→ RECORDS SUPPLIED

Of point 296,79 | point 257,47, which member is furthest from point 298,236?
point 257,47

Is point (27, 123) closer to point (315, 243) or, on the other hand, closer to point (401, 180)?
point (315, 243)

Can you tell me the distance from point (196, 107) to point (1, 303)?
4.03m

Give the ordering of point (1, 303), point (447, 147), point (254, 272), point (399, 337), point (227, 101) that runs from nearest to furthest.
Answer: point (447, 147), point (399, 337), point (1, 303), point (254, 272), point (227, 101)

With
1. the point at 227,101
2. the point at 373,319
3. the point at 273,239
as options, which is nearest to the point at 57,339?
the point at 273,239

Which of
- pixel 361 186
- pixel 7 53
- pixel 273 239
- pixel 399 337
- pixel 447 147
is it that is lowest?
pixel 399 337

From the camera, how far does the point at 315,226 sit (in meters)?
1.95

→ WHAT YOU NEED TO DO
Copy the lines of the records from the line containing "Give the ordering" through the line containing "Answer: point (447, 147), point", including both, without changing anything.

→ RESULT
Give the ordering of point (1, 303), point (447, 147), point (254, 272), point (399, 337), point (227, 101) that runs from nearest to furthest.
Answer: point (447, 147), point (399, 337), point (1, 303), point (254, 272), point (227, 101)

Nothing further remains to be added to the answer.